Citizen in this use is like arguing that sperm are life so life begins before comception ... the fallacy hangs on missusing Organ or subunit and Oragism. Naturalized citizens are citizens. If law is cited to make one a citizen then they are not natural born, as in what the founders sought to establish for the safety of the Republic, child born to two United States Citizens on United Sattes soil or U.S. protectorate soil.
And if you want to play silly games like focusing on the term Crown, to ridicule that we aren’t fighting the Revolutionary War anymore, note first that the issue is divided loyalties, and the Founders sought to prevent such in ANY U.S. President.
“If law is cited to make one a citizen then they are not natural born”
Is that a legal argument, or philosophical mumbo-jumbo? What else would make you a citizen but law? I mean, what else does “citizenship” refer to but your legal status? Is citizenship a state of mind, or a state of being granted only by God?

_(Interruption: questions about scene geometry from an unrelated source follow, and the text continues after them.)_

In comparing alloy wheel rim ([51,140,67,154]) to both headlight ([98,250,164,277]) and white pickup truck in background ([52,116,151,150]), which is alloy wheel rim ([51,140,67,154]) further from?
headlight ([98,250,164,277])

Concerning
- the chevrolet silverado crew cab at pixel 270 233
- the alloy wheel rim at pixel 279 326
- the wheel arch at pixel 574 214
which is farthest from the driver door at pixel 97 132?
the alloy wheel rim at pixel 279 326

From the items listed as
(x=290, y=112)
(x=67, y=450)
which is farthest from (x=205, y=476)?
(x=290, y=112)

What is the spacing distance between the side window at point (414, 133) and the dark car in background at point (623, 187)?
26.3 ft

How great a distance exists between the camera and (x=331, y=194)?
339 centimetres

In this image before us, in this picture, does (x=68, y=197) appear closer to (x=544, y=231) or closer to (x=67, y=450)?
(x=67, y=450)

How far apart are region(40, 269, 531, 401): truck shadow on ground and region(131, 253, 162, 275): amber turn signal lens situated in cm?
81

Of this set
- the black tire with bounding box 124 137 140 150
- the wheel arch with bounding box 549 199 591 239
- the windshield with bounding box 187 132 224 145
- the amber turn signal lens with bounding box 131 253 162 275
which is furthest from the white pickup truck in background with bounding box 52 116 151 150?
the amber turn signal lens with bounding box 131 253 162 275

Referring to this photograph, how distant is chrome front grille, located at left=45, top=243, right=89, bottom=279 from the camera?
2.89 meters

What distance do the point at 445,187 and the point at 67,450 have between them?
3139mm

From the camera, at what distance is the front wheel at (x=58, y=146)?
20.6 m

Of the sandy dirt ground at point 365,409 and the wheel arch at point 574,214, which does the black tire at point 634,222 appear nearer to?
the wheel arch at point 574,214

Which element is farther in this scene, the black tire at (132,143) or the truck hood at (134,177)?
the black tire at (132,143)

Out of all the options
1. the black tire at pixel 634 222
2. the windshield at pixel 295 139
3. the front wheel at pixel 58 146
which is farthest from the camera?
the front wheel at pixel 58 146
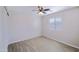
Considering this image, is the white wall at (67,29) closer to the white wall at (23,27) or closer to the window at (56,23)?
the window at (56,23)

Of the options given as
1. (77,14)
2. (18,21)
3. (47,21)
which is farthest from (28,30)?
(77,14)

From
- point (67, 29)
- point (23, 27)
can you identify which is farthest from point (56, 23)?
point (23, 27)

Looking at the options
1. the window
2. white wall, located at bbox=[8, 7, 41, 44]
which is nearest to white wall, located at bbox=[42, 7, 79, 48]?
the window

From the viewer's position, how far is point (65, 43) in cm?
337

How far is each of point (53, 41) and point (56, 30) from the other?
1.70 ft

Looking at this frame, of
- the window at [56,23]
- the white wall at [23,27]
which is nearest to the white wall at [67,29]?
the window at [56,23]

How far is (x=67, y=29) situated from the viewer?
10.8 feet

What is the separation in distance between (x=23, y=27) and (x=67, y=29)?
1.94 m

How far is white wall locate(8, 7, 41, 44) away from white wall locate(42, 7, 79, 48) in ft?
1.26

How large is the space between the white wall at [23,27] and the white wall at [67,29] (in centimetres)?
39

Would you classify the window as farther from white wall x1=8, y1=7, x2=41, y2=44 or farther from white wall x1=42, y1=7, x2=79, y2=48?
white wall x1=8, y1=7, x2=41, y2=44

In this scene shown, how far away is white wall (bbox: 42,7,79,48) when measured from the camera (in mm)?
2932

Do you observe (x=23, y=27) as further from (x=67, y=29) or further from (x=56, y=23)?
(x=67, y=29)

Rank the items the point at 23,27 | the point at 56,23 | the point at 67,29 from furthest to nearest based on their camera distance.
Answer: the point at 23,27 < the point at 56,23 < the point at 67,29
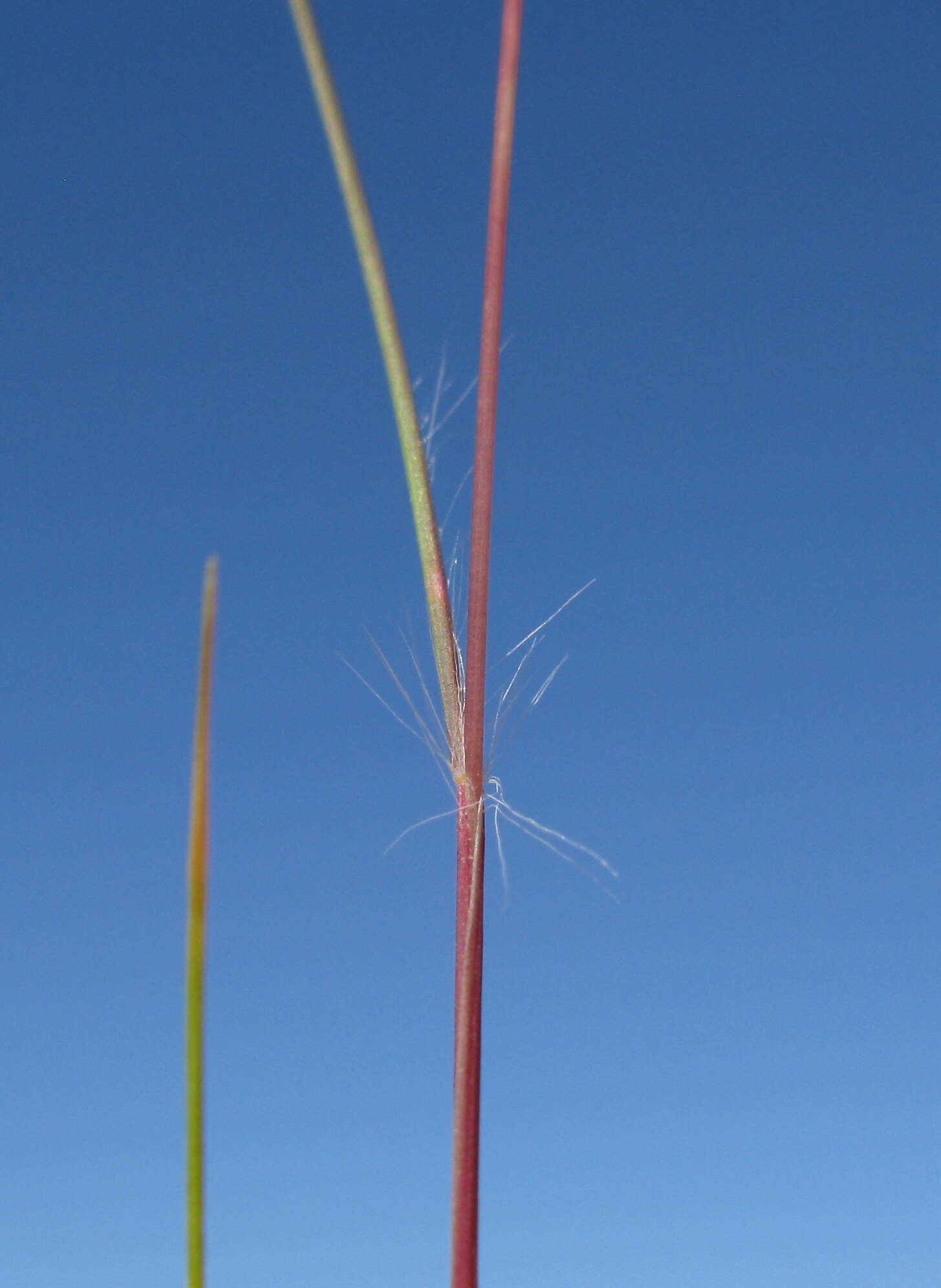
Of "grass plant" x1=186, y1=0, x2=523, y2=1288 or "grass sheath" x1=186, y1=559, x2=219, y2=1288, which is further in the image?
"grass plant" x1=186, y1=0, x2=523, y2=1288

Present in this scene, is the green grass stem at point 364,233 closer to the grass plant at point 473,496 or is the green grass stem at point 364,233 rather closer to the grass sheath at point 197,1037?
the grass plant at point 473,496

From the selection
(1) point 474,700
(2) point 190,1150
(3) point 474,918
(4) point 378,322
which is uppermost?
(4) point 378,322

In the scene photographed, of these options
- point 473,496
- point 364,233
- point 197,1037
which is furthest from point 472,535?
point 197,1037

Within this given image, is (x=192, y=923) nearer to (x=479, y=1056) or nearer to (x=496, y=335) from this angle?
(x=479, y=1056)

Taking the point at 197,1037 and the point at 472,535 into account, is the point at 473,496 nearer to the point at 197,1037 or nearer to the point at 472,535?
the point at 472,535

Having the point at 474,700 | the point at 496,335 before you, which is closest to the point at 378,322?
the point at 496,335

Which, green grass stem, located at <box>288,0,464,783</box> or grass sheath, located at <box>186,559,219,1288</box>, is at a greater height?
green grass stem, located at <box>288,0,464,783</box>

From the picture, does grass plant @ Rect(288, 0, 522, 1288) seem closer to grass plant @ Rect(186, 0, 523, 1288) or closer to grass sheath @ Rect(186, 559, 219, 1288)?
grass plant @ Rect(186, 0, 523, 1288)

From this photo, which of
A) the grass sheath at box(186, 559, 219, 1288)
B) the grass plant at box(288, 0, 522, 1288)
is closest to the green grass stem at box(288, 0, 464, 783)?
the grass plant at box(288, 0, 522, 1288)

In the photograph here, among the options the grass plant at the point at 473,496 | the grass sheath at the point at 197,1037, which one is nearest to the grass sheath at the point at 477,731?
the grass plant at the point at 473,496
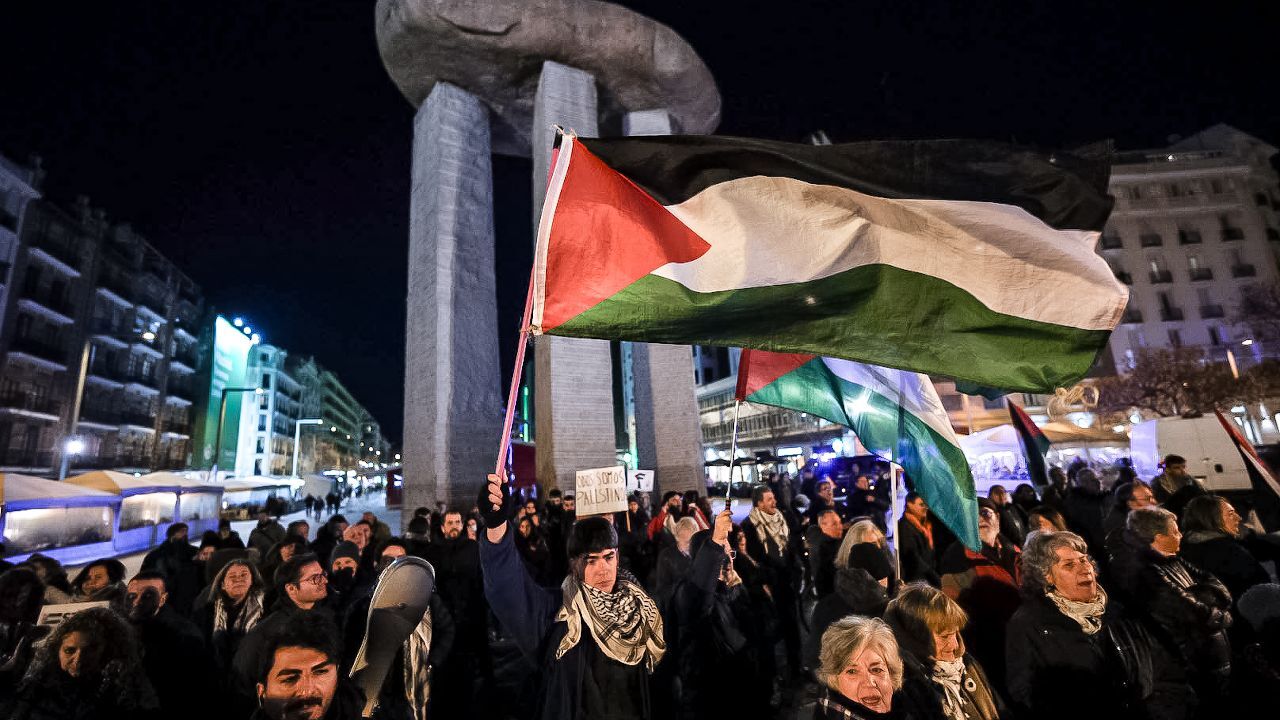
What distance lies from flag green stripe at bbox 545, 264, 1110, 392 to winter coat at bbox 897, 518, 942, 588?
2822 mm

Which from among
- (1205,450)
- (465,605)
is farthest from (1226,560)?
(1205,450)

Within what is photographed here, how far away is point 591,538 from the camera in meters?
2.97

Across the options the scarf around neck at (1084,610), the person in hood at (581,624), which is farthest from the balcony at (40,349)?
the scarf around neck at (1084,610)

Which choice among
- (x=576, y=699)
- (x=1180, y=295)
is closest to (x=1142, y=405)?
(x=1180, y=295)

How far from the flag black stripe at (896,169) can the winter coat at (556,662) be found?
2007mm

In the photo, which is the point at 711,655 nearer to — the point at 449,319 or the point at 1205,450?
the point at 1205,450

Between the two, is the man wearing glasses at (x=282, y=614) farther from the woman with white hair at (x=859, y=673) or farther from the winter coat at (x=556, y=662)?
the woman with white hair at (x=859, y=673)

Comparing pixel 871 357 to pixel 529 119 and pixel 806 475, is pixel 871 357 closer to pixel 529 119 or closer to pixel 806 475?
pixel 806 475

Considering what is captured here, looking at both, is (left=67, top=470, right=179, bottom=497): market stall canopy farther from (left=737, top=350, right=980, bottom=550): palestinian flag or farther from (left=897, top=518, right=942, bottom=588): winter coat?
(left=897, top=518, right=942, bottom=588): winter coat

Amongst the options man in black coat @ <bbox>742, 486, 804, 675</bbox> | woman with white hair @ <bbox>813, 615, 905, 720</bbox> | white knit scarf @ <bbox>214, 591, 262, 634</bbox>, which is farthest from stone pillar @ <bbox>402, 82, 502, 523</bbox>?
woman with white hair @ <bbox>813, 615, 905, 720</bbox>

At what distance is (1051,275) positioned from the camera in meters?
3.48

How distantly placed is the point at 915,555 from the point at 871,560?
2.06 metres

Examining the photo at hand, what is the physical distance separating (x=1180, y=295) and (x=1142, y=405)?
1864 cm

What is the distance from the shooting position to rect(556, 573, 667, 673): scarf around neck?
2.86 metres
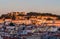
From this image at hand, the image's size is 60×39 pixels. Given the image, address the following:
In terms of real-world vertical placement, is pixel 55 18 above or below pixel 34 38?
below

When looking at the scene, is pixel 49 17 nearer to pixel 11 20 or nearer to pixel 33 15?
pixel 33 15

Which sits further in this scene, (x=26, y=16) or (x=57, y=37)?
(x=26, y=16)

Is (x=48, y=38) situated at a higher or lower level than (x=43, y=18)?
higher

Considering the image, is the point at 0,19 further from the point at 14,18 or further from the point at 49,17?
the point at 49,17

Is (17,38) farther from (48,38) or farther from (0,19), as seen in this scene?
(0,19)

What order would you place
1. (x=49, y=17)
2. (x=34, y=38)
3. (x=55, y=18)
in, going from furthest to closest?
(x=49, y=17) → (x=55, y=18) → (x=34, y=38)

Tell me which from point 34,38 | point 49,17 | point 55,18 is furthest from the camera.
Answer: point 49,17

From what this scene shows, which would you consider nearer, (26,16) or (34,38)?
(34,38)

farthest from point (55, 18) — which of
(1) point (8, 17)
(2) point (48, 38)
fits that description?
(2) point (48, 38)
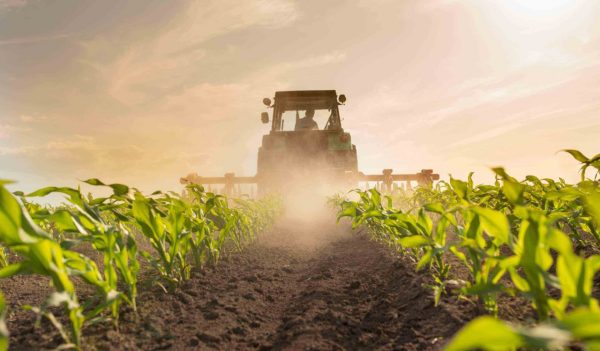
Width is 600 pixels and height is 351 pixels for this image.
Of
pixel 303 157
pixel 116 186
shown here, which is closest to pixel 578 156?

“as in what the founders sought to establish for the safety of the Republic, child born to two United States Citizens on United Sattes soil or U.S. protectorate soil.”
If that is what they sought to establish, why didn’t they put it into that Constitution they wrote? Besides, the 14th amendment supercedes the opinion of the Founders on the issue of who is born a citizen. That’s how amendments work.